» **GOAL A**
Render the part of the records that begins with the line containing "Taking the image" and runs to the end of the records as a Markdown table with the columns No. and Entry, one row per line and blank lines omitted.

═════ GIVEN TEXT

The ethical bar needs to be raised

As things stand, the best course is for Rosianne Cutajar to take the back seat, suspend herself from the party, and only seek re-election if cleared by the tax probe already commenced by the police

By confirming Rosianne Cutajar’s exclusion from the Cabinet, after the damning conclusions of Standards Commissioner George Hyzler, the PM has applied a clear yardstick to this case, and stuck to it.

For Abela had already made it clear in February that he would not retain cabinet members found to be in breach of ethical standards.  In so doing he has also raised the bar for other Cabinet Members and gave due recognition to the Office of the Commissioner for Standards.

In this respect, Abela has acted correctly. On her part, however, Cutajar’s reaction was marked by a distinct lack of contrition. To date she still denies having behaved unethically: insisting that she was merely intervening in the property deal on behalf of a friend; and that she did not pocket any money from the deal; even if she admits receiving a suspicious €9,000 euro birthday gift from Yorgen Fenech.

Surely, sheer proximity to - and friendship with - Fenech is not reason enough to demand a resignation: even if Cutajar was well aware of Fenech’s offshore businesses at the time; and, more crucially, of the direct link between 17 Black and offshore companies owned by Keith Schembri and Konrad Mizzi.

Yet one has to concede that the proximity of Fenech to Joseph Muscat’s chief of staff Keith Schembri, also gave him ‘legitimacy’ within Labour circles; and that members of the political class across the political divide have actively courted Yorgen Fenech and other members of his family for years.

══════════
═════ INPUT ROWS

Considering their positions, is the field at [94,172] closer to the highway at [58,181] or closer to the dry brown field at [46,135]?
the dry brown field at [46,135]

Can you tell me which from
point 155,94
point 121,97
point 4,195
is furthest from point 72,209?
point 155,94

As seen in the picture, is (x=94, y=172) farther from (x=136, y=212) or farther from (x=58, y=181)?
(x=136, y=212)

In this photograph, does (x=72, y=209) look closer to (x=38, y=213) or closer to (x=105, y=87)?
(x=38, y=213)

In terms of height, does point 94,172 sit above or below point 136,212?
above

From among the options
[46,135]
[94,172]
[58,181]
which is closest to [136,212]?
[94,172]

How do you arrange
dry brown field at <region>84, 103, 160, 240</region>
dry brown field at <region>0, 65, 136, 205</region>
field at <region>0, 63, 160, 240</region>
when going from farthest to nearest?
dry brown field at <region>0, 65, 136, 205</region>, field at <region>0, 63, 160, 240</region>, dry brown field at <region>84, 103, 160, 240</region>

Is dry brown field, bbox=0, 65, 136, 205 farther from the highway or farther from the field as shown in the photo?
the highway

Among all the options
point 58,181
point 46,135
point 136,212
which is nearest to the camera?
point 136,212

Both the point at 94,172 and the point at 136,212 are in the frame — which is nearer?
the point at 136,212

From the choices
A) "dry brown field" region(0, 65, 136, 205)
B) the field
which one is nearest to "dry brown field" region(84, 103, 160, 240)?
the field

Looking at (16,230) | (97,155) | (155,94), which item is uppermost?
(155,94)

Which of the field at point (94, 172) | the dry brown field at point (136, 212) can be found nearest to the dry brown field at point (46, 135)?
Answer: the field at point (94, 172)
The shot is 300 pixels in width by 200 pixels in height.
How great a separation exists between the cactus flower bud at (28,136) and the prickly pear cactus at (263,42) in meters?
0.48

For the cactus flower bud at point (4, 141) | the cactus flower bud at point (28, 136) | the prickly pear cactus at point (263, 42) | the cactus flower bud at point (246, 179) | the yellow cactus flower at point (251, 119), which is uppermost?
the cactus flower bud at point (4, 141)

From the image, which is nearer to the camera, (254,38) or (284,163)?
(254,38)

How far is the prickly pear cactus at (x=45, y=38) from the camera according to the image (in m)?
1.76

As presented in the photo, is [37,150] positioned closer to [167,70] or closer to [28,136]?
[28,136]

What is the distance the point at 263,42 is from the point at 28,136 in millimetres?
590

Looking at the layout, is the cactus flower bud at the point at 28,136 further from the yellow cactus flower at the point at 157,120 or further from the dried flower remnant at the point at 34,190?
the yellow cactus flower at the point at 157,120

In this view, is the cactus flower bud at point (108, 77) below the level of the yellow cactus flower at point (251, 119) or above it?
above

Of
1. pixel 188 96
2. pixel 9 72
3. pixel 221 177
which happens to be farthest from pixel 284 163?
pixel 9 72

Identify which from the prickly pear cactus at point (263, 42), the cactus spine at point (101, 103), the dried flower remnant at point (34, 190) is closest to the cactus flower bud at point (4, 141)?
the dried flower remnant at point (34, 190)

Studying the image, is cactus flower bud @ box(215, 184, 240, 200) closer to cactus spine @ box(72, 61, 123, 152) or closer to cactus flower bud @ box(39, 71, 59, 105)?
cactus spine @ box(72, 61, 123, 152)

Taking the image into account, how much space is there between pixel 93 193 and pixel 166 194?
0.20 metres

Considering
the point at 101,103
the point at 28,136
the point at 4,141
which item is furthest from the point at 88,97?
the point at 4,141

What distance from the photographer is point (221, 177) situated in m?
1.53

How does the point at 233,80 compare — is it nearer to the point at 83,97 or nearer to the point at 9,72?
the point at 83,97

══════════

» **GOAL B**
Answer these questions from the editorial on Rosianne Cutajar:
(i) Who is named as Standards Commissioner?
(ii) How large was the birthday gift Cutajar admits receiving from Yorgen Fenech?
(iii) In which month had Abela said he would not retain cabinet members found in breach of ethical standards?

» **TASK ANSWER A**
| No. | Entry |
|---|---|
| 1 | Taking the image into account, how much space is there between pixel 93 193 and pixel 166 194? |
| 2 | 0.20 metres |
| 3 | Considering |
| 4 | the point at 101,103 |
| 5 | the point at 28,136 |
| 6 | the point at 4,141 |
| 7 | which item is furthest from the point at 88,97? |
| 8 | the point at 4,141 |
| 9 | What distance from the photographer is point (221, 177) situated in m? |
| 10 | 1.53 |
| 11 | How does the point at 233,80 compare — is it nearer to the point at 83,97 or nearer to the point at 9,72? |
| 12 | the point at 83,97 |

» **TASK ANSWER B**
(i) George Hyzler
(ii) €9,000
(iii) February